**What to do**
Repeat word for word the line with "What is the distance that" and every line after it until the records below run out.
# Dataset records start
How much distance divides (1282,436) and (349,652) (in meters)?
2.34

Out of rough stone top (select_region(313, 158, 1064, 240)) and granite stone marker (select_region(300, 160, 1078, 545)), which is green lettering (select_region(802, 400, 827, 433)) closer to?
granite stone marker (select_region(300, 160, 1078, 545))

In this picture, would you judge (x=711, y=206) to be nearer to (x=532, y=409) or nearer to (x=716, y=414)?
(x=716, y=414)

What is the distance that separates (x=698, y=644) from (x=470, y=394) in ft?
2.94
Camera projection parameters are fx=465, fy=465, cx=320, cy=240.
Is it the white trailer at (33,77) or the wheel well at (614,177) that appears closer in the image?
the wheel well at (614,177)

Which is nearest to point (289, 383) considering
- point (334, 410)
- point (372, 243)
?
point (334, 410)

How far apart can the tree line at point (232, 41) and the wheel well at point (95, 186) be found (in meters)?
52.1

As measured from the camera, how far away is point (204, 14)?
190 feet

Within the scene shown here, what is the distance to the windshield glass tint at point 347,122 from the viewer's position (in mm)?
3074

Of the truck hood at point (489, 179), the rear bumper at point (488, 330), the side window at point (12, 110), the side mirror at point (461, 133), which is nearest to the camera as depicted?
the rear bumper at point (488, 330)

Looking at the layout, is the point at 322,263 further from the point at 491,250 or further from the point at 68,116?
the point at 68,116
# Dataset records end
**Expected answer**
What is the distance that separates (x=698, y=644) from (x=470, y=394) in ft?
2.94
Camera projection parameters are fx=465, fy=465, cx=320, cy=240.
Is it the white trailer at (33,77) or the wheel well at (614,177) that appears closer in the image?
the wheel well at (614,177)

Which is nearest to point (289, 383) considering
- point (334, 410)
- point (372, 243)
?
point (334, 410)

How far apart can the tree line at point (232, 41) and the wheel well at point (95, 186) be found (in meters)?
52.1

As measured from the camera, how far away is point (204, 14)?
190 feet

Within the scene shown here, what is the distance to the windshield glass tint at point 347,122 from the viewer's position (in mm)?
3074

Of the truck hood at point (489, 179), the rear bumper at point (488, 330), the side window at point (12, 110), the side mirror at point (461, 133), which is nearest to the camera as depicted?
the rear bumper at point (488, 330)

Looking at the layout, is the point at 322,263 further from the point at 491,250 or further from the point at 68,116?
the point at 68,116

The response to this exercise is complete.